With big engines and bars up to 24", these saws are brawny enough to take on large jobs.
If you cut lots of trees, a farm and ranch chainsaw will be a welcome addition to your power equipment collection.
When shopping for a farm and ranch chainsaw, look for these features:
Chainsaws are notorious for loud, inefficient engines that produce tons of emissions. This is not the case with farm and ranch chainsaws, as they are deemed CARB-compliant by the California Air Resource Board.
CARB-compliant products have engines that meet more stringent air quality standards. They are more efficient and run cleaner than
non-compliant models, but still emit some pollutants.
New small engine technology allows superior performance from your chainsaw. Look for a model featuring an air injected engine.
A centrifugal air cleaning system removes larger dust and debris particles before reaching the air filter. This results in reduced air filter cleanings and improved engine life.
Across grades, chainsaws have pretty consistent weights. The constant vibration of the saw is what really wears you out.
Look for a model that features vibration dampening to lessen fatigue. Many farm and ranch grade models have this feature, making it much easier to use the saw for an extended period of time.
One of the best safety features available on chainsaws is inertia activated chain break. Look for a saw with this feature. This helps to reduce the risk of injuries to the user caused by blade kick back.
When the nose of the bar comes in contact with an impediment such as a knot, it can kick back, usually down towards the operators legs.
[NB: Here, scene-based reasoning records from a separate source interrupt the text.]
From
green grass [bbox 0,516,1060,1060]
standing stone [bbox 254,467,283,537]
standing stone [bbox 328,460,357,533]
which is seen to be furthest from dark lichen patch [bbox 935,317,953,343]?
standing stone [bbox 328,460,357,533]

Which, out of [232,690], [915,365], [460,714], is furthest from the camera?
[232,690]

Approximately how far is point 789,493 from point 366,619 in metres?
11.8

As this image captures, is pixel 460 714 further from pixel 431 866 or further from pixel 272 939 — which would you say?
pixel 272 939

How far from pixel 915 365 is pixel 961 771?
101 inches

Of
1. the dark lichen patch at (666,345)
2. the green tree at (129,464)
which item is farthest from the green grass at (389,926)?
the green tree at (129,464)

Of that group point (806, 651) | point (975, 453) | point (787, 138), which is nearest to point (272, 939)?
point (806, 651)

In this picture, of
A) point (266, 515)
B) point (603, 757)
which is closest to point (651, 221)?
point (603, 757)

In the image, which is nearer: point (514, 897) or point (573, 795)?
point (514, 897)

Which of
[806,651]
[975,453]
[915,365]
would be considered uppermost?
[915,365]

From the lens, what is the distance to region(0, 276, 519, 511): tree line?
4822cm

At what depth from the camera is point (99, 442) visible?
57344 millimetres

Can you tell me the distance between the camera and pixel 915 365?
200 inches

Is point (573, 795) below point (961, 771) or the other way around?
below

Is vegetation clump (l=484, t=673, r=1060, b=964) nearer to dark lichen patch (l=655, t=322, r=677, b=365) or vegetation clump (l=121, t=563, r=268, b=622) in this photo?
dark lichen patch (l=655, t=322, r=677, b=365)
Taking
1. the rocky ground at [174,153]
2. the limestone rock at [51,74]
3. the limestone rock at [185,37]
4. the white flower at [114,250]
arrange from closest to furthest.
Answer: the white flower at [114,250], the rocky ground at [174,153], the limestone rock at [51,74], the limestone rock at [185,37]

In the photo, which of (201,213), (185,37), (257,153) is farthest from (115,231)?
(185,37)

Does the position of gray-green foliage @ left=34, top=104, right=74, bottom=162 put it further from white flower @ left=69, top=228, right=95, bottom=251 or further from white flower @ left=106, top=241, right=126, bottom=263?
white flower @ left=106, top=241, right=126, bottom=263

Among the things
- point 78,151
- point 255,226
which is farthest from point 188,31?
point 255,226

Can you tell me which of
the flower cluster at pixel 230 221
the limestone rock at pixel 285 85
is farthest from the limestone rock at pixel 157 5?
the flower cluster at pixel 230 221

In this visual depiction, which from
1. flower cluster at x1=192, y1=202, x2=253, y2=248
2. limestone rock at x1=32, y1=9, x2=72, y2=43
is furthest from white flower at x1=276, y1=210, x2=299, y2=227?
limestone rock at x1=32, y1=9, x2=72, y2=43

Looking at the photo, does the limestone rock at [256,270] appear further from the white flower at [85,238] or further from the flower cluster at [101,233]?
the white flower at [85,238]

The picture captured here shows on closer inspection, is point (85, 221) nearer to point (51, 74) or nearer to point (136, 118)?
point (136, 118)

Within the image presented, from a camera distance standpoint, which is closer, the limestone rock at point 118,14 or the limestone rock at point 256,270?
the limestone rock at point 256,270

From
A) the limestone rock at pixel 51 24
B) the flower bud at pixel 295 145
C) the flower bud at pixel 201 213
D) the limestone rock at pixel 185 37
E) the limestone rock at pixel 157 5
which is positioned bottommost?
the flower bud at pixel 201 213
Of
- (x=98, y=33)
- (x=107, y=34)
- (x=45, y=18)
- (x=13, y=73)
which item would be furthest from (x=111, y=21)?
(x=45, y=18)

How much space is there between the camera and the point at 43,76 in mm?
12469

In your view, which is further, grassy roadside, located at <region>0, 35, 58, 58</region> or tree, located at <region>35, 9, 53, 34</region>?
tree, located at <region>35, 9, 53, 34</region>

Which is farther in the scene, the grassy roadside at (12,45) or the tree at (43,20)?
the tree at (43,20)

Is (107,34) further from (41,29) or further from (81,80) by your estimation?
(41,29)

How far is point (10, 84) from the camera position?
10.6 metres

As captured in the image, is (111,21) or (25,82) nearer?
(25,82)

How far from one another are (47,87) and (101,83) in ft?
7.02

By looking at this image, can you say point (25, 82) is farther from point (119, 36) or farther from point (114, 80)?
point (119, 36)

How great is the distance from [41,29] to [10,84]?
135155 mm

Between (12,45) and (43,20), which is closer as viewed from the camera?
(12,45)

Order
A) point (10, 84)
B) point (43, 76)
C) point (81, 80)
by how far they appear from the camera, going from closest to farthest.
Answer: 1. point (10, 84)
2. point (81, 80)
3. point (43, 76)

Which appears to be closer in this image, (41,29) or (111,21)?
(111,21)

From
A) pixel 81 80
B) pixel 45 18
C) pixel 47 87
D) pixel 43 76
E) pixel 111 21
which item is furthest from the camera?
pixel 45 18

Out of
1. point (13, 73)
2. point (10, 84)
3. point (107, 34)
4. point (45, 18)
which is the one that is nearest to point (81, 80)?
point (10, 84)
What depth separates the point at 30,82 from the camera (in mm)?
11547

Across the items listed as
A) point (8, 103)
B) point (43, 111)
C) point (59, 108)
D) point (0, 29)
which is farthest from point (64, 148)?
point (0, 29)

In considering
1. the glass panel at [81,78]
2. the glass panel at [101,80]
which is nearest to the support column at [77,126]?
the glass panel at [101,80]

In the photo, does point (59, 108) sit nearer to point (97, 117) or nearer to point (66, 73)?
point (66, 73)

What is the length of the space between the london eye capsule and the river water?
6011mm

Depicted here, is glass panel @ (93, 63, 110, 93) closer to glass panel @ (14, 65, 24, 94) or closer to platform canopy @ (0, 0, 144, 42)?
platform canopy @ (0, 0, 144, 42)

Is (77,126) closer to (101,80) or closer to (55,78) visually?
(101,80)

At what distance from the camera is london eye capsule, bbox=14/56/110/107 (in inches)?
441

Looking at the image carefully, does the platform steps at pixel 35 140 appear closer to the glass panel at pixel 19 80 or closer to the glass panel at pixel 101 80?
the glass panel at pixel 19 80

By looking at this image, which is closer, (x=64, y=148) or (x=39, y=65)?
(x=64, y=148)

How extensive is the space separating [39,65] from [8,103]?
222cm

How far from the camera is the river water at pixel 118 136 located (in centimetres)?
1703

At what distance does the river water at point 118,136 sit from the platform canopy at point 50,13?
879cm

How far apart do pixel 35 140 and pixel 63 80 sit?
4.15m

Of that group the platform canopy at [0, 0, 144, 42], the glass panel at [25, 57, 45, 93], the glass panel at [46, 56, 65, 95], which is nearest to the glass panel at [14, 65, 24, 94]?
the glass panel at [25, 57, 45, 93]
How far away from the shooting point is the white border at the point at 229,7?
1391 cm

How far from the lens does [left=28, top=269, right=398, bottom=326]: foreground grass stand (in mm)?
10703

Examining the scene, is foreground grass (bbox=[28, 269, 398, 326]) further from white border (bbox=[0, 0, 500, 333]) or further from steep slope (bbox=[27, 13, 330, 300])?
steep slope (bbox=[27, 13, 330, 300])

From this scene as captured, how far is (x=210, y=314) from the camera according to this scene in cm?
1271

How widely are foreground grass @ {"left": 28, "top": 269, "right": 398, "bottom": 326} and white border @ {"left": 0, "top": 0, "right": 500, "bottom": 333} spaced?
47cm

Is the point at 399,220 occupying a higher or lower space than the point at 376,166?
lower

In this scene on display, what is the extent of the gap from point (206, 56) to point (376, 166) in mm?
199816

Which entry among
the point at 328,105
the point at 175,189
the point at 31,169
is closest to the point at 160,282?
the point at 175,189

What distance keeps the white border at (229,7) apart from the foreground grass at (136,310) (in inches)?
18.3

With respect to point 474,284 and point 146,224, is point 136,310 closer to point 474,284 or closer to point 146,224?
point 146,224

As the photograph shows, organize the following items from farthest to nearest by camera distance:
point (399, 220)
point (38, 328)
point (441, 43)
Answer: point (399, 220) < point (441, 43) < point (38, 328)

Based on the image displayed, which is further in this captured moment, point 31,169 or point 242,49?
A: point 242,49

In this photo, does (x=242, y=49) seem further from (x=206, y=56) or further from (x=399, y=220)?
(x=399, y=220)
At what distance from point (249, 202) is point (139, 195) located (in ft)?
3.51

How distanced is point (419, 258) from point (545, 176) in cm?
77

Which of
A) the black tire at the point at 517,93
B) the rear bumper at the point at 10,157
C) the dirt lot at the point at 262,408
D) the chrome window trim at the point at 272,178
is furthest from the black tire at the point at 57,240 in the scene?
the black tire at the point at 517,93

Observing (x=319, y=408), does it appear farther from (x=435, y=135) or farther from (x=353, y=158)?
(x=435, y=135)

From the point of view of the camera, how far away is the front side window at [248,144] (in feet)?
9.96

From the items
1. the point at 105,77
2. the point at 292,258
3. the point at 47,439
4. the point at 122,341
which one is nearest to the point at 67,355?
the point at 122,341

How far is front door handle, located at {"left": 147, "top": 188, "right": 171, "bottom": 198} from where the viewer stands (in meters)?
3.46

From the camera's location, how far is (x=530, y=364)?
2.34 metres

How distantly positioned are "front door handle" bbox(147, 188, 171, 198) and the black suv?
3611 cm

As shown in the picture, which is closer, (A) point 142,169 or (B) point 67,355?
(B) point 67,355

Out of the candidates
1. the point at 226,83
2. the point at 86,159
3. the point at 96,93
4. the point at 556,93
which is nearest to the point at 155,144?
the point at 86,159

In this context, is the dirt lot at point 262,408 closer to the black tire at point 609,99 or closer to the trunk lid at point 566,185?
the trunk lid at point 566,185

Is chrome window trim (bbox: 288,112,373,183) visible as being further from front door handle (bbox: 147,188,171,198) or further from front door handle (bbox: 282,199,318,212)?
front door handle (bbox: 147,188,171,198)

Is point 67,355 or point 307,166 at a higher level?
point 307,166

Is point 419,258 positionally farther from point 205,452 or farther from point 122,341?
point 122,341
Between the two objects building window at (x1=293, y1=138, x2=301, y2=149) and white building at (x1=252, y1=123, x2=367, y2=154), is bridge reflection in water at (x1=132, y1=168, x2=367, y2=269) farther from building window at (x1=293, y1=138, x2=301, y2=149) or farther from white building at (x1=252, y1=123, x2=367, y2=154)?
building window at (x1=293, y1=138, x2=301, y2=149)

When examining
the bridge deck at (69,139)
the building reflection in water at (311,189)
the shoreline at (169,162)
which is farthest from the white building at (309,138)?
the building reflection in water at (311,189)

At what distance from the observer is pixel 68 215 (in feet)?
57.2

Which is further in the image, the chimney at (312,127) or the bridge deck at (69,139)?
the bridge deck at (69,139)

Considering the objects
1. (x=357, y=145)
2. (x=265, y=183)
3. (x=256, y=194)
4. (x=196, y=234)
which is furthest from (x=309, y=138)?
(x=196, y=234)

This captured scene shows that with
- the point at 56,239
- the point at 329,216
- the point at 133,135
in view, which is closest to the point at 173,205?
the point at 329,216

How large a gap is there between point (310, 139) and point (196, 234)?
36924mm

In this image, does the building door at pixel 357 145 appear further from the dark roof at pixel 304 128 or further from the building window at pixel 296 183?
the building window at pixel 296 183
Inertia activated chain break senses the kick back and stops the chain.
Farm and ranch chainsaws introduce a new style to the mix - top handle models. These chainsaws are usually smaller than rear handle models and are easier to operate.
Due to the handle position and light-weight, top handle chainsaws are used to cut branches and tree limbs. These are popular with folks cutting on ladders and in trees, or other situations where you need to cut on a downward angle.